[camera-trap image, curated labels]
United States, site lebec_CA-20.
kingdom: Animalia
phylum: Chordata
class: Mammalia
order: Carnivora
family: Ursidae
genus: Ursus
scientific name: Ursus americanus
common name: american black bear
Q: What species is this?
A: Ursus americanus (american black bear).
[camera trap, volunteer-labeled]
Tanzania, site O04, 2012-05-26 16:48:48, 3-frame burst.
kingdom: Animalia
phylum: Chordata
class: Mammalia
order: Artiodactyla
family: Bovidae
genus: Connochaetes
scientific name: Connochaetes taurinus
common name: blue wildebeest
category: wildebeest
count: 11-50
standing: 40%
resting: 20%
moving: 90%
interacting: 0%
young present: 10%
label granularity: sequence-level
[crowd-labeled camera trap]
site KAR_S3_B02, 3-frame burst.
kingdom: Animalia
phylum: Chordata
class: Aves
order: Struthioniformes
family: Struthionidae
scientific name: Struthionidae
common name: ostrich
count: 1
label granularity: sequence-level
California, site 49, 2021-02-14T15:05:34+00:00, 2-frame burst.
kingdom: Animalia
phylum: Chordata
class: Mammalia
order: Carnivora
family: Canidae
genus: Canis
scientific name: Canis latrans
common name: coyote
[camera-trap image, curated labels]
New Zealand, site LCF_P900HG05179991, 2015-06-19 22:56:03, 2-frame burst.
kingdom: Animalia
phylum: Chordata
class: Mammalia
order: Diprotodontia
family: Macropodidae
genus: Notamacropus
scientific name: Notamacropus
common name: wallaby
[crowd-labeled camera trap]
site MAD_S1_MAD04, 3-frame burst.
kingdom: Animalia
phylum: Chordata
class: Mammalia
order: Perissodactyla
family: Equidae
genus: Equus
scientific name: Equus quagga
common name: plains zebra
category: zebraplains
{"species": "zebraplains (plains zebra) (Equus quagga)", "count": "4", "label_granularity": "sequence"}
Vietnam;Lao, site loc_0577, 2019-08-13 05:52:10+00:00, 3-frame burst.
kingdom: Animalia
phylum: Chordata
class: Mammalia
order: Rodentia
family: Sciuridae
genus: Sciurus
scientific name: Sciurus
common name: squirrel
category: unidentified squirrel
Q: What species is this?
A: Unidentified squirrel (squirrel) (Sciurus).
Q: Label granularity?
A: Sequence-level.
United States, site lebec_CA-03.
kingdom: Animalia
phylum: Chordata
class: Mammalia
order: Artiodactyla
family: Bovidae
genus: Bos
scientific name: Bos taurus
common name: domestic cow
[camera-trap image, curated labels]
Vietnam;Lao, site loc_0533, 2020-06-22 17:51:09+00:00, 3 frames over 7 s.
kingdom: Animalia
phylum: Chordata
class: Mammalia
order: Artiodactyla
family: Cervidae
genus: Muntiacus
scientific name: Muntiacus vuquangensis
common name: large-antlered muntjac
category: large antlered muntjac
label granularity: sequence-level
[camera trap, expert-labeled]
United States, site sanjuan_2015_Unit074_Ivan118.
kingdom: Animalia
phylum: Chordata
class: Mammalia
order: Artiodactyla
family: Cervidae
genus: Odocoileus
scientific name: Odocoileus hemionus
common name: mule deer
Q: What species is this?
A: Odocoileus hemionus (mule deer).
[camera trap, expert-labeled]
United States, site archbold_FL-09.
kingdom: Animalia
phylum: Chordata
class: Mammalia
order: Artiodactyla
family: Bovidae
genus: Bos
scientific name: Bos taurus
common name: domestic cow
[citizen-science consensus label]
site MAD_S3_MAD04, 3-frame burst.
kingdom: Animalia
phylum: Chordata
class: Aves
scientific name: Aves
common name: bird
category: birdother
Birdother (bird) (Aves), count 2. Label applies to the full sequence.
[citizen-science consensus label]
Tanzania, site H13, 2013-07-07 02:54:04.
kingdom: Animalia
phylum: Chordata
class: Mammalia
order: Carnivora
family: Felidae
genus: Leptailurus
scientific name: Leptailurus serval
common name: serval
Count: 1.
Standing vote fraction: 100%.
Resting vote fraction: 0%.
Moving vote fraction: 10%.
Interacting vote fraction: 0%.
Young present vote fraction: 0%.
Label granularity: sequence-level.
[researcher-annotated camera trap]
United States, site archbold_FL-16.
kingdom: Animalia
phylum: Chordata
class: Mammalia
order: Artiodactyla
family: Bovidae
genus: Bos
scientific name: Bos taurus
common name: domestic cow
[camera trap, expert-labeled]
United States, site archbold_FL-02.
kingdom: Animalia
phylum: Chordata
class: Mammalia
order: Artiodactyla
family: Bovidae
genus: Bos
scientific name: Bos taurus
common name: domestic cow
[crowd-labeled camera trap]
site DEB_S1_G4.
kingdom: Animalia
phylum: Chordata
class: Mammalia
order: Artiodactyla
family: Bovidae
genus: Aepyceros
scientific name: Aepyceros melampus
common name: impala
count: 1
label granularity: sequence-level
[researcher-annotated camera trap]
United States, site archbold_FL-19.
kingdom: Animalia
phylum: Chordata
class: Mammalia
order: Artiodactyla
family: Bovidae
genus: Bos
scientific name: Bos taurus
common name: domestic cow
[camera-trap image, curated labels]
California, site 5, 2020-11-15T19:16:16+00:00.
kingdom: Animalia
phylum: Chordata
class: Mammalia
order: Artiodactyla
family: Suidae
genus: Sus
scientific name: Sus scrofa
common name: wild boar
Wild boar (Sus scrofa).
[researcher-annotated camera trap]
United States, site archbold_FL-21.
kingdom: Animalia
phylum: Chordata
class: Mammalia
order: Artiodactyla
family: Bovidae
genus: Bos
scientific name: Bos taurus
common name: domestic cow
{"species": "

--------------------------------------------------

* [WORK TO BE COMPLETED]
What is needed is the full listing, reproduced exactly.

* [SOLUTION TO THE PROBLEM]
[camera-trap image, curated labels]
United States, site lebec_CA-20.
kingdom: Animalia
phylum: Chordata
class: Mammalia
order: Carnivora
family: Ursidae
genus: Ursus
scientific name: Ursus americanus
common name: american black bear
Q: What species is this?
A: Ursus americanus (american black bear).
[camera trap, volunteer-labeled]
Tanzania, site O04, 2012-05-26 16:48:48, 3-frame burst.
kingdom: Animalia
phylum: Chordata
class: Mammalia
order: Artiodactyla
family: Bovidae
genus: Connochaetes
scientific name: Connochaetes taurinus
common name: blue wildebeest
category: wildebeest
count: 11-50
standing: 40%
resting: 20%
moving: 90%
interacting: 0%
young present: 10%
label granularity: sequence-level
[crowd-labeled camera trap]
site KAR_S3_B02, 3-frame burst.
kingdom: Animalia
phylum: Chordata
class: Aves
order: Struthioniformes
family: Struthionidae
scientific name: Struthionidae
common name: ostrich
count: 1
label granularity: sequence-level
California, site 49, 2021-02-14T15:05:34+00:00, 2-frame burst.
kingdom: Animalia
phylum: Chordata
class: Mammalia
order: Carnivora
family: Canidae
genus: Canis
scientific name: Canis latrans
common name: coyote
[camera-trap image, curated labels]
New Zealand, site LCF_P900HG05179991, 2015-06-19 22:56:03, 2-frame burst.
kingdom: Animalia
phylum: Chordata
class: Mammalia
order: Diprotodontia
family: Macropodidae
genus: Notamacropus
scientific name: Notamacropus
common name: wallaby
[crowd-labeled camera trap]
site MAD_S1_MAD04, 3-frame burst.
kingdom: Animalia
phylum: Chordata
class: Mammalia
order: Perissodactyla
family: Equidae
genus: Equus
scientific name: Equus quagga
common name: plains zebra
category: zebraplains
{"species": "zebraplains (plains zebra) (Equus quagga)", "count": "4", "label_granularity": "sequence"}
Vietnam;Lao, site loc_0577, 2019-08-13 05:52:10+00:00, 3-frame burst.
kingdom: Animalia
phylum: Chordata
class: Mammalia
order: Rodentia
family: Sciuridae
genus: Sciurus
scientific name: Sciurus
common name: squirrel
category: unidentified squirrel
Q: What species is this?
A: Unidentified squirrel (squirrel) (Sciurus).
Q: Label granularity?
A: Sequence-level.
United States, site lebec_CA-03.
kingdom: Animalia
phylum: Chordata
class: Mammalia
order: Artiodactyla
family: Bovidae
genus: Bos
scientific name: Bos taurus
common name: domestic cow
[camera-trap image, curated labels]
Vietnam;Lao, site loc_0533, 2020-06-22 17:51:09+00:00, 3 frames over 7 s.
kingdom: Animalia
phylum: Chordata
class: Mammalia
order: Artiodactyla
family: Cervidae
genus: Muntiacus
scientific name: Muntiacus vuquangensis
common name: large-antlered muntjac
category: large antlered muntjac
label granularity: sequence-level
[camera trap, expert-labeled]
United States, site sanjuan_2015_Unit074_Ivan118.
kingdom: Animalia
phylum: Chordata
class: Mammalia
order: Artiodactyla
family: Cervidae
genus: Odocoileus
scientific name: Odocoileus hemionus
common name: mule deer
Q: What species is this?
A: Odocoileus hemionus (mule deer).
[camera trap, expert-labeled]
United States, site archbold_FL-09.
kingdom: Animalia
phylum: Chordata
class: Mammalia
order: Artiodactyla
family: Bovidae
genus: Bos
scientific name: Bos taurus
common name: domestic cow
[citizen-science consensus label]
site MAD_S3_MAD04, 3-frame burst.
kingdom: Animalia
phylum: Chordata
class: Aves
scientific name: Aves
common name: bird
category: birdother
Birdother (bird) (Aves), count 2. Label applies to the full sequence.
[citizen-science consensus label]
Tanzania, site H13, 2013-07-07 02:54:04.
kingdom: Animalia
phylum: Chordata
class: Mammalia
order: Carnivora
family: Felidae
genus: Leptailurus
scientific name: Leptailurus serval
common name: serval
Count: 1.
Standing vote fraction: 100%.
Resting vote fraction: 0%.
Moving vote fraction: 10%.
Interacting vote fraction: 0%.
Young present vote fraction: 0%.
Label granularity: sequence-level.
[researcher-annotated camera trap]
United States, site archbold_FL-16.
kingdom: Animalia
phylum: Chordata
class: Mammalia
order: Artiodactyla
family: Bovidae
genus: Bos
scientific name: Bos taurus
common name: domestic cow
[camera trap, expert-labeled]
United States, site archbold_FL-02.
kingdom: Animalia
phylum: Chordata
class: Mammalia
order: Artiodactyla
family: Bovidae
genus: Bos
scientific name: Bos taurus
common name: domestic cow
[crowd-labeled camera trap]
site DEB_S1_G4.
kingdom: Animalia
phylum: Chordata
class: Mammalia
order: Artiodactyla
family: Bovidae
genus: Aepyceros
scientific name: Aepyceros melampus
common name: impala
count: 1
label granularity: sequence-level
[researcher-annotated camera trap]
United States, site archbold_FL-19.
kingdom: Animalia
phylum: Chordata
class: Mammalia
order: Artiodactyla
family: Bovidae
genus: Bos
scientific name: Bos taurus
common name: domestic cow
[camera-trap image, curated labels]
California, site 5, 2020-11-15T19:16:16+00:00.
kingdom: Animalia
phylum: Chordata
class: Mammalia
order: Artiodactyla
family: Suidae
genus: Sus
scientific name: Sus scrofa
common name: wild boar
Wild boar (Sus scrofa).
[researcher-annotated camera trap]
United States, site archbold_FL-21.
kingdom: Animalia
phylum: Chordata
class: Mammalia
order: Artiodactyla
family: Bovidae
genus: Bos
scientific name: Bos taurus
common name: domestic cow
{"species": "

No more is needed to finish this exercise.